### Aim of the task
The expected output is exactly the lines below, starting at the line with "scientific name: Heteromyidae" and ending at the line with "category: roosevelts muntjac group", both included; no other line belongs in it.

### Given data
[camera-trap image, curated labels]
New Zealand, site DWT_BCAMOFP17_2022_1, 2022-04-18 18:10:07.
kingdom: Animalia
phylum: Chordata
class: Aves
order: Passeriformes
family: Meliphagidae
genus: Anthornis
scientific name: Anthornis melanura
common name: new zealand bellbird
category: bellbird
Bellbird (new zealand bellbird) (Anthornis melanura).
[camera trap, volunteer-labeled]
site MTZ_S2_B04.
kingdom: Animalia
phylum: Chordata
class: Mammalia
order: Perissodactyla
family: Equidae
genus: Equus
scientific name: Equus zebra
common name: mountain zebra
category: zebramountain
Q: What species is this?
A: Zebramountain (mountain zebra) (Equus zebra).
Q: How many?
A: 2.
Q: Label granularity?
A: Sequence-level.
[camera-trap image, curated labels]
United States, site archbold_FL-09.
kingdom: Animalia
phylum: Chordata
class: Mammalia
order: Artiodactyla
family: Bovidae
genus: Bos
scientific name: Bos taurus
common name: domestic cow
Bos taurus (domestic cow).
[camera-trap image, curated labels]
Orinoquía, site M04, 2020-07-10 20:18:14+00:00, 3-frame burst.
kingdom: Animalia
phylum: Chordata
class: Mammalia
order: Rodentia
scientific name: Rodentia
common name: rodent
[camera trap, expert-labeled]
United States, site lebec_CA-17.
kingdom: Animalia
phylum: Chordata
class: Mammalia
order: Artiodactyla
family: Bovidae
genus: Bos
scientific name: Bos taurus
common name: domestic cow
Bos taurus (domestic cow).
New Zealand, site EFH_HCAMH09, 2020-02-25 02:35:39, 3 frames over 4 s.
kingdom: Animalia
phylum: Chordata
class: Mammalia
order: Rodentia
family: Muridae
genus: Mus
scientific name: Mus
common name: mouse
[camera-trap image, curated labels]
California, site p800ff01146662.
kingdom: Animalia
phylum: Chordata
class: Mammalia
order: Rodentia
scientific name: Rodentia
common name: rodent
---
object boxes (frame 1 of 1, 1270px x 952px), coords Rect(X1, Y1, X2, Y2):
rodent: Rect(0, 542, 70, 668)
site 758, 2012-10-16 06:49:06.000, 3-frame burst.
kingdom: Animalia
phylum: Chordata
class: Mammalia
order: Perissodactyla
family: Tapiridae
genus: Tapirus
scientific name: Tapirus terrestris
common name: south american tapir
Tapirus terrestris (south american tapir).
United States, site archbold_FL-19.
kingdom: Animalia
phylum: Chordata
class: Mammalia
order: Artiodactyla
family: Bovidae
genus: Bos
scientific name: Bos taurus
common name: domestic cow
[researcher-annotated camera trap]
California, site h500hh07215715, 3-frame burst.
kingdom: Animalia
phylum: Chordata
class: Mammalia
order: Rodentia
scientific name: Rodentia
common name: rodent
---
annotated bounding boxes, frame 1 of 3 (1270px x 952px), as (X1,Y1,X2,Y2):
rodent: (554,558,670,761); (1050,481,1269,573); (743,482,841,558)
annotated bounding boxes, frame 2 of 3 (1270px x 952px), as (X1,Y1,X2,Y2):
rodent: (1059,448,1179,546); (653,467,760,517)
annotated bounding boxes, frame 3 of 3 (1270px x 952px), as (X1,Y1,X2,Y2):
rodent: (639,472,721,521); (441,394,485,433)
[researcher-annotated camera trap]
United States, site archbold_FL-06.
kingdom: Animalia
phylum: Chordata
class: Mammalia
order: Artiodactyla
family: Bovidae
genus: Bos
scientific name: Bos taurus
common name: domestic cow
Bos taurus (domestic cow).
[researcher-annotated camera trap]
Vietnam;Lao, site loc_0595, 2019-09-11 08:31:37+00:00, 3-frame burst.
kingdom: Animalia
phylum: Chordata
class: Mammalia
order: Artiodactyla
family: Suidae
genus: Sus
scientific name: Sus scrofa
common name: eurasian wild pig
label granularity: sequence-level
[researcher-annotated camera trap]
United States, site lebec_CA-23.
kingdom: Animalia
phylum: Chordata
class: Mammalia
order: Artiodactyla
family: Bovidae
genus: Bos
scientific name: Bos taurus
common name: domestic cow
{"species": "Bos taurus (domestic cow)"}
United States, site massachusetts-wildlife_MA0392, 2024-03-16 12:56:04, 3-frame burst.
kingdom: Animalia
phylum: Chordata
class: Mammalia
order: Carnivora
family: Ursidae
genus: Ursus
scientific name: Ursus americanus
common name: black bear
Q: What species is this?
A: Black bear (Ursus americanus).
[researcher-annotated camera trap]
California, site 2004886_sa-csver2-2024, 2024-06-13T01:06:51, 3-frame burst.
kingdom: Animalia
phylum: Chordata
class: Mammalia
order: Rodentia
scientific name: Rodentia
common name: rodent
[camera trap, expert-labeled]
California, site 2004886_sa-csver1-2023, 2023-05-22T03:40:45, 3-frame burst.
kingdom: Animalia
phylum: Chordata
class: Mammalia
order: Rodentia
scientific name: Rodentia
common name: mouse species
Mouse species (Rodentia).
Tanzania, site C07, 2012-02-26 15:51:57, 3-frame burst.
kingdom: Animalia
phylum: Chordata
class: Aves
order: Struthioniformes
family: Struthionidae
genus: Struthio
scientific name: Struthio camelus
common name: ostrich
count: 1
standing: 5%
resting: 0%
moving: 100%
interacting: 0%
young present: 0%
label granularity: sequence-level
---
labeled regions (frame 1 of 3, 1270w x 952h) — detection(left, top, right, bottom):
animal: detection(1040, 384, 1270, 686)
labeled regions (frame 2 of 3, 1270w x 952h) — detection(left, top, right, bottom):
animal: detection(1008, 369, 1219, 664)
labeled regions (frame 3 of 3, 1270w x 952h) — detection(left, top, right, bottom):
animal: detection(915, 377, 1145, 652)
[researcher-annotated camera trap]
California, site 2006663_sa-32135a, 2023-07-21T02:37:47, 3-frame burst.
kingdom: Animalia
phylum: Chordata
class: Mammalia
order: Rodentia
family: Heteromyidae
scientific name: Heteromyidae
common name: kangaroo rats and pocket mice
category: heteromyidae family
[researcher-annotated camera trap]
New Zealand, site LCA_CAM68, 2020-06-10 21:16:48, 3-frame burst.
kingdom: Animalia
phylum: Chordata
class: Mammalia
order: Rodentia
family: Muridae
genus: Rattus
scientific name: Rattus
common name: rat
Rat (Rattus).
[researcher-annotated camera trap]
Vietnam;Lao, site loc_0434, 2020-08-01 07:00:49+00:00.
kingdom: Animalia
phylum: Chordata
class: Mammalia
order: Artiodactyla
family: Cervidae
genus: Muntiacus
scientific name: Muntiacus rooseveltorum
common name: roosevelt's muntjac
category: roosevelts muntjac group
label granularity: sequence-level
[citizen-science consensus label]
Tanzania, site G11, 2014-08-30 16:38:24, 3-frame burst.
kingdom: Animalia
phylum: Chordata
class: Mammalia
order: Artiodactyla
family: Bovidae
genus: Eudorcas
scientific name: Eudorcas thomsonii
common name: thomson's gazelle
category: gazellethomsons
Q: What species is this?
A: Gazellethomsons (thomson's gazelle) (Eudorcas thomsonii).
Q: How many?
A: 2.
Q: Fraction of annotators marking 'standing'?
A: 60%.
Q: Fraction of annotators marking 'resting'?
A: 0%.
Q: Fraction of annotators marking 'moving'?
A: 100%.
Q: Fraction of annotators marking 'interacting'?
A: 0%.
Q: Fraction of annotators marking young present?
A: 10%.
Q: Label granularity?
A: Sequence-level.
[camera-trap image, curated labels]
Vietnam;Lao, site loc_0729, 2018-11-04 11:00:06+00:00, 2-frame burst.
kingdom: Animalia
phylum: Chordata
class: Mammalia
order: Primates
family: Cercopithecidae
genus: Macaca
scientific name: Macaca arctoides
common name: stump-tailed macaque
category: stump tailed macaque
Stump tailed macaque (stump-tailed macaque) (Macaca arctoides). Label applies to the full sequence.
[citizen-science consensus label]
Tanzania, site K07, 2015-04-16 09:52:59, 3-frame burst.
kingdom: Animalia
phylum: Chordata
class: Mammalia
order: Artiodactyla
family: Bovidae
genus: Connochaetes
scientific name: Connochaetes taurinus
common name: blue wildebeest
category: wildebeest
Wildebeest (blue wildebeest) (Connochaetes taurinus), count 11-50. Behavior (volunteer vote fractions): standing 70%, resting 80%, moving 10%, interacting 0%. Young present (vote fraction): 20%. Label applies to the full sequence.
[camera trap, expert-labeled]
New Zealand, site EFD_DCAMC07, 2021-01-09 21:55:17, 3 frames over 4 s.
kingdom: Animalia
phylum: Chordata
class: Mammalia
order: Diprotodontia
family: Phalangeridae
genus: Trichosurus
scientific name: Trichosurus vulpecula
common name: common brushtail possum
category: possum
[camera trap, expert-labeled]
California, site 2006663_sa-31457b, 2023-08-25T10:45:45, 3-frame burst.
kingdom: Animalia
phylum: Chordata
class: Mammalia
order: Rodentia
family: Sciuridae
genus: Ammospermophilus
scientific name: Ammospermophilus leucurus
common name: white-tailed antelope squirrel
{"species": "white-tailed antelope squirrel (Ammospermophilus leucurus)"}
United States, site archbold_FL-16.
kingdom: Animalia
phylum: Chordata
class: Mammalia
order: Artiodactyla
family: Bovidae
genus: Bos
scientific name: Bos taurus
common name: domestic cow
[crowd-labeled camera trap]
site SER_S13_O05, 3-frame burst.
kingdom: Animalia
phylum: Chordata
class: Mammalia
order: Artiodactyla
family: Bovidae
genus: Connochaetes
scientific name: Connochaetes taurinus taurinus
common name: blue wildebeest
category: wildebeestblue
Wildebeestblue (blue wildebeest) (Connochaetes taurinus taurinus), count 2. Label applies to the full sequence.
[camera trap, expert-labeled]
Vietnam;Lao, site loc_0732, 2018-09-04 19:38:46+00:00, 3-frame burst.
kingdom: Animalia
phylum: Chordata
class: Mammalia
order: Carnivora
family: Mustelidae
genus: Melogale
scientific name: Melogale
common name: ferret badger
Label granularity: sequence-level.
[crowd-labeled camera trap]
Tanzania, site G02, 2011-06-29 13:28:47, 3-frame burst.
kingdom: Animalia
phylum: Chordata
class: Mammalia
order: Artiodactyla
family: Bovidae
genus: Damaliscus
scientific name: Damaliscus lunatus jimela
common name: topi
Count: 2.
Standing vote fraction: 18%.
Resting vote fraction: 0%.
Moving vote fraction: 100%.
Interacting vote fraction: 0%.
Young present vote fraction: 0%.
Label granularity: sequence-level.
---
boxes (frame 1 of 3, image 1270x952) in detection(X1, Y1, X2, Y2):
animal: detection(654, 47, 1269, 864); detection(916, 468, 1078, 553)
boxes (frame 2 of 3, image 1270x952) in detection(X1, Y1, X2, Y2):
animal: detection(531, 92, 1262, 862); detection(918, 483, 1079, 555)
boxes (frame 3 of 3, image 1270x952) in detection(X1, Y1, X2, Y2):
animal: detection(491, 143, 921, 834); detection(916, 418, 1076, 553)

### Task output
scientific name: Heteromyidae
common name: kangaroo rats and pocket mice
category: heteromyidae family
[researcher-annotated camera trap]
New Zealand, site LCA_CAM68, 2020-06-10 21:16:48, 3-frame burst.
kingdom: Animalia
phylum: Chordata
class: Mammalia
order: Rodentia
family: Muridae
genus: Rattus
scientific name: Rattus
common name: rat
Rat (Rattus).
[researcher-annotated camera trap]
Vietnam;Lao, site loc_0434, 2020-08-01 07:00:49+00:00.
kingdom: Animalia
phylum: Chordata
class: Mammalia
order: Artiodactyla
family: Cervidae
genus: Muntiacus
scientific name: Muntiacus rooseveltorum
common name: roosevelt's muntjac
category: roosevelts muntjac group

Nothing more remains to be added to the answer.